We, Bishops of the Protestant Episcopal Church in the United States of America, in Council assembled as Bishops in the Church of God, do hereby solemnly declare to all whom it may concern, and especially to our fellow-Christians of the different Communions in this land, who, in their several spheres, have contended for the religion of Christ:

1. Our earnest desire that the Savior's prayer, "That we all may be one," may, in its deepest and truest sense, be speedily fulfilled;
2. That we believe that all who have been duly baptized with water, in the name of the Father, and of the Son, and of the Holy Ghost, are members of the Holy Catholic Church.
3. That in all things of human ordering or human choice, relating to modes of worship and discipline, or to traditional customs, this Church is ready in the spirit of love and humility to forego all preferences of her own;
4. That this Church does not seek to absorb other Communions, but rather, co-operating with them on the basis of a common Faith and Order, to discountenance schism, to heal the wounds of the Body of Christ, and to promote the charity which is the chief of Christian graces and the visibile manifestation of Christ to the world.

But furthermore, we do hereby affirm that the Christian unity can be restored only by the return of all Christian communions to the principles of unity exemplified by the undivided Catholic Church during the first ages of its existence; which principles we believe to be the substantial deposit of Christian Faith and Order committed by Christ and his Apostles to the Church unto the end of the world, and therefore incapable of compromise or surrender by those who have been ordained to be its stewards and trustees for the common and equal benefit of all men.

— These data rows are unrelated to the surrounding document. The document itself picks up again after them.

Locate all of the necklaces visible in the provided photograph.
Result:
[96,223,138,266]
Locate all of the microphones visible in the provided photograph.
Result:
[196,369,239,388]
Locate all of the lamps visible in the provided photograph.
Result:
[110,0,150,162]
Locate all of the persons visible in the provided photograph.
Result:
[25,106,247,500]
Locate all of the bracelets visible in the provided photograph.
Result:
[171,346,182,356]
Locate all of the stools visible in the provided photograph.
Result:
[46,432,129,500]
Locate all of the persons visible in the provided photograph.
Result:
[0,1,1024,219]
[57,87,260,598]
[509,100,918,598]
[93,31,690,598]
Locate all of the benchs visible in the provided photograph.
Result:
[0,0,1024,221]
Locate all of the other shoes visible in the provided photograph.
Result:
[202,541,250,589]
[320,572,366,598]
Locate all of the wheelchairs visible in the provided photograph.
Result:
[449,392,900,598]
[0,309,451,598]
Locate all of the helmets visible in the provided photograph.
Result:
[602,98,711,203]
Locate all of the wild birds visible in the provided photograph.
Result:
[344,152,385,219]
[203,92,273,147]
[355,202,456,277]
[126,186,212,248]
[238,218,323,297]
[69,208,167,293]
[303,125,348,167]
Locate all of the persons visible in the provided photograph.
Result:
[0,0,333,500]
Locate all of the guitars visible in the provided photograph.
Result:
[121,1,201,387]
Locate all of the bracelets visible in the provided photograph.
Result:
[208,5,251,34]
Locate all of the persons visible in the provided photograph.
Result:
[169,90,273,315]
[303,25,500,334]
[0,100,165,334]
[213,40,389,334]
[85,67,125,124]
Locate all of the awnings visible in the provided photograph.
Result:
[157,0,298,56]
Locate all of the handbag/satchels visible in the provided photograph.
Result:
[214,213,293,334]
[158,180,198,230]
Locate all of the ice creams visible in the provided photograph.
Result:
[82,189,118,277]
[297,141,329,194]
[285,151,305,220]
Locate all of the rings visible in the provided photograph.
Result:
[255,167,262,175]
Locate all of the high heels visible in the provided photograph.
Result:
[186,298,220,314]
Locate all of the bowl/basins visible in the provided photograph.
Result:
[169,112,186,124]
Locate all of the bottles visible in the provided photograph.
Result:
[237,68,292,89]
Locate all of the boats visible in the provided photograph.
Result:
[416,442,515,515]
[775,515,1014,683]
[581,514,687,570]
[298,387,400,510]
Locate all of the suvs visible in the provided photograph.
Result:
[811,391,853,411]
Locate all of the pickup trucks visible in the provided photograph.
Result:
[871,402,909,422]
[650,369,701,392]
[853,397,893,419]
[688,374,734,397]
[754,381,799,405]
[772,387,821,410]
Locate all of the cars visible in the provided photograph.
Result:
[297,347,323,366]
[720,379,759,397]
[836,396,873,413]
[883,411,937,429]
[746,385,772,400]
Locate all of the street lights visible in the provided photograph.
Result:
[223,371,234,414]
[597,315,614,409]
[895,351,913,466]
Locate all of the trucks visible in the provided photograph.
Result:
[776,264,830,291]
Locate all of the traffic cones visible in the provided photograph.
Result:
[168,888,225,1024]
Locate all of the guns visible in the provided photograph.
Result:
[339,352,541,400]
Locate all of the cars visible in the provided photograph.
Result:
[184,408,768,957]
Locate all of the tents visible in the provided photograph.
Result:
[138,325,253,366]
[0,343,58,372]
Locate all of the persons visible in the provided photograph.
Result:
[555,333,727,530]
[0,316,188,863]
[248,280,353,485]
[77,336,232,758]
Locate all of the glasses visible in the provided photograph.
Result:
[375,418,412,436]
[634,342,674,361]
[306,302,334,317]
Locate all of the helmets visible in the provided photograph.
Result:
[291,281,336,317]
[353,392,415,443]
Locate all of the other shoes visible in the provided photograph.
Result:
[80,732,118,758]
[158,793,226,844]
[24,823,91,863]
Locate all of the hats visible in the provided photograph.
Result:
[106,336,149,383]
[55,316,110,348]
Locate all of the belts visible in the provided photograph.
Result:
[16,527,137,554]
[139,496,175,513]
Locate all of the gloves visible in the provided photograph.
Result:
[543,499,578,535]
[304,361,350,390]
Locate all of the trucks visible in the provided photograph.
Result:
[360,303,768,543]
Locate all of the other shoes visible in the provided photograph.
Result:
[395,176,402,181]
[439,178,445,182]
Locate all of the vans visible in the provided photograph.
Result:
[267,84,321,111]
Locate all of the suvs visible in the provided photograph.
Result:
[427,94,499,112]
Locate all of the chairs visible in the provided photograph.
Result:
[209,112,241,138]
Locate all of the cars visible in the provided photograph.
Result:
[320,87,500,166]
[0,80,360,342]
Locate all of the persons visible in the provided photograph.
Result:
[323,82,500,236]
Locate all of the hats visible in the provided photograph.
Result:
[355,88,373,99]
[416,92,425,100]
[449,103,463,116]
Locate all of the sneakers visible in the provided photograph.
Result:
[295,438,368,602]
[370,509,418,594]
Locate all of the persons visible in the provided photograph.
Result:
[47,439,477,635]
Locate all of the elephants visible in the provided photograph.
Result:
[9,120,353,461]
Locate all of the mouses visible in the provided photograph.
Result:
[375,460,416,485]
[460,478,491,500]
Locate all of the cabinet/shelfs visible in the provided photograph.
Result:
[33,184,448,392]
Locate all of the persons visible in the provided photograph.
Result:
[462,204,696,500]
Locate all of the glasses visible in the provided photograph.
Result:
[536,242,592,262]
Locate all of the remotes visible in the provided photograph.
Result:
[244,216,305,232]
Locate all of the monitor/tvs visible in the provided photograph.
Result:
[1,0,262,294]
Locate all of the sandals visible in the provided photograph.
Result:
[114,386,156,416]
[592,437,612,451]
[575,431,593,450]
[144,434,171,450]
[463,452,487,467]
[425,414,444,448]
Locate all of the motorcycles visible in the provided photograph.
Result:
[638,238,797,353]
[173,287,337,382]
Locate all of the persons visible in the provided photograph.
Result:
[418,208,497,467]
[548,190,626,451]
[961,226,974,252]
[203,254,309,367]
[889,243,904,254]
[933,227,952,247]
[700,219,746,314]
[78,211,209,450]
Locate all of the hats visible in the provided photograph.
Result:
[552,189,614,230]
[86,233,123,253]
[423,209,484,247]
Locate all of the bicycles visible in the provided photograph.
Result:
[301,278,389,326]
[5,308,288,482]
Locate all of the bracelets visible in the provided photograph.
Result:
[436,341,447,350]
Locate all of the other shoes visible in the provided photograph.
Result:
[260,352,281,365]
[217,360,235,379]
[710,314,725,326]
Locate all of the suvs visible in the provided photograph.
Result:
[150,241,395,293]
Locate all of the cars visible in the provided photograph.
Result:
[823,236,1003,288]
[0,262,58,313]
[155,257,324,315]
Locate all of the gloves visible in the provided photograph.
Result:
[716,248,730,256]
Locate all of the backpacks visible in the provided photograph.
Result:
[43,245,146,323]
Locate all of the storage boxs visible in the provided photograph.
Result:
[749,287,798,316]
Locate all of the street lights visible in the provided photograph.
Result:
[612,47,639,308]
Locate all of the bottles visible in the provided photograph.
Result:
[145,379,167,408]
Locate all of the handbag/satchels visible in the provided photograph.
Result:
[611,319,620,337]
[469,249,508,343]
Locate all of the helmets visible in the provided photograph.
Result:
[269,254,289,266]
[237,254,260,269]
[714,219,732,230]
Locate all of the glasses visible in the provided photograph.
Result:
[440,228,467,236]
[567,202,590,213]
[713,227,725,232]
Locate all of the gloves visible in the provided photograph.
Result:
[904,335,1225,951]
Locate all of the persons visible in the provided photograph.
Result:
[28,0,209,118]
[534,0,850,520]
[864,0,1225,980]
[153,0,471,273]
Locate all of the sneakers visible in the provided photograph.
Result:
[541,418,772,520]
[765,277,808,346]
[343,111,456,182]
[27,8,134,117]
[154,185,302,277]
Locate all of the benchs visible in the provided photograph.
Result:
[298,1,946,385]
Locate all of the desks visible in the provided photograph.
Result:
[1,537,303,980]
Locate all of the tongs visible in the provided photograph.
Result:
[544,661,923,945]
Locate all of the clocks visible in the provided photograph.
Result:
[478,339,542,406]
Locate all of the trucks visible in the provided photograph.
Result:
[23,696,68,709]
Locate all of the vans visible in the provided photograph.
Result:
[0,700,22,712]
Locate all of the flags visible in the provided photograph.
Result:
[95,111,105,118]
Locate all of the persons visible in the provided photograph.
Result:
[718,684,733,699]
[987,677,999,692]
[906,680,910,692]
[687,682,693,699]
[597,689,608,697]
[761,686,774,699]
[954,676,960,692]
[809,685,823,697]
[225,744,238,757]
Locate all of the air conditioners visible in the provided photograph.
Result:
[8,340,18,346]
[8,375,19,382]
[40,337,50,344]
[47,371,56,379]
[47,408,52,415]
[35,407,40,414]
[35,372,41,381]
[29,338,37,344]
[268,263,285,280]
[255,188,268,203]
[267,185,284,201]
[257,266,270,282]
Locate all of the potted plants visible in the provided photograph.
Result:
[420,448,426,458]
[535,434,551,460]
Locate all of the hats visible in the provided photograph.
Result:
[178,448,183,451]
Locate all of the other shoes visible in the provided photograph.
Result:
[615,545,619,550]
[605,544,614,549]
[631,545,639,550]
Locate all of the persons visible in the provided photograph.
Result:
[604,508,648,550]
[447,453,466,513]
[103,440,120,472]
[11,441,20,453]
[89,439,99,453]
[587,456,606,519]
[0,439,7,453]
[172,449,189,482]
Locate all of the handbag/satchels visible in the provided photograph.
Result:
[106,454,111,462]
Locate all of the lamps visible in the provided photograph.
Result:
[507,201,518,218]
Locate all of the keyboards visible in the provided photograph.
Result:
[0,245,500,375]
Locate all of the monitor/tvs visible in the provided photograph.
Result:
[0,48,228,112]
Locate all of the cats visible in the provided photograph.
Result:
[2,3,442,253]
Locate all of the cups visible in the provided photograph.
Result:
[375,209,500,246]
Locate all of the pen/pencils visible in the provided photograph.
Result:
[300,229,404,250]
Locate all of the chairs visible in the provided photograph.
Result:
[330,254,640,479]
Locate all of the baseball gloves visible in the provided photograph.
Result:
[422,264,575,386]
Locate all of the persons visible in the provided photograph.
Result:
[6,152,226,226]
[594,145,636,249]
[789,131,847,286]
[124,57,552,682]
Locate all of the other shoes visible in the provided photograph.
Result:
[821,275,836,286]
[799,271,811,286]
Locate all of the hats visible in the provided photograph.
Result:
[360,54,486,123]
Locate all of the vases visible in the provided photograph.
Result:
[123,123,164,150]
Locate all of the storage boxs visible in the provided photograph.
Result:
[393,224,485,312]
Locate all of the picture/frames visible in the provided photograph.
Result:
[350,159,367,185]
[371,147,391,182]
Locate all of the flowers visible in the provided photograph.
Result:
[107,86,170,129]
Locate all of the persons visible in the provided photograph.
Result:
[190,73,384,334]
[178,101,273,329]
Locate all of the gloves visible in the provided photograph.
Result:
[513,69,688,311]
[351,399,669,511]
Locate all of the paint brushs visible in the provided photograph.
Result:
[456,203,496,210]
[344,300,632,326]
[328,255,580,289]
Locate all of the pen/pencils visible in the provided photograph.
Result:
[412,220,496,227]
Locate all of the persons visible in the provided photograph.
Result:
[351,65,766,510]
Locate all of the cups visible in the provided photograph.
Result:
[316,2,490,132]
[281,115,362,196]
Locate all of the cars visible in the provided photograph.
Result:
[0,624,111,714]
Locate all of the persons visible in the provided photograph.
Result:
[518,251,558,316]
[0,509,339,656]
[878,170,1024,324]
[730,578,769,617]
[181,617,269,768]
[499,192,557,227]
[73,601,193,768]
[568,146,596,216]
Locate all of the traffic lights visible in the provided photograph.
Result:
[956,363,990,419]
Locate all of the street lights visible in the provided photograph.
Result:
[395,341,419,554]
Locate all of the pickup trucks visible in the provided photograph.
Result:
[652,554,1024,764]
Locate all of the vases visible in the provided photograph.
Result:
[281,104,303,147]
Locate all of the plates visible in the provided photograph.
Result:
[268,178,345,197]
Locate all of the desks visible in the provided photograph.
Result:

As inherent parts of this sacred deposit, and therefore as essential to the restoration of unity among the divided branches of Christendom, we account the following, to wit:

1. The Holy Scriptures of the Old and New Testaments as the revealed Word of God.
2. The Nicene Creed as the sufficient statement of the Christian Faith.
3. The two Sacraments — Baptism and the Supper of the Lord — ministered with unfailing use of Christ's words of institution and of the elements ordained by Him.
4. The Historic Episcopate, locally adapted in the methods of its administration to the varying needs of the nations and peoples called of God into the unity of His Church.

Furthermore, Deeply grieved by the sad divisions which affect the Christian Church in oun own land, we hereby declare our desire and readiness, so soon as there shall be any authorized response to this Declaration, to enter into brotherly conference with all or any Christian Bodies seeking the restoration of the organic unity of the Church, with a view to the earnest study of the conditions under which so priceless a blessing might happily be brought to pass.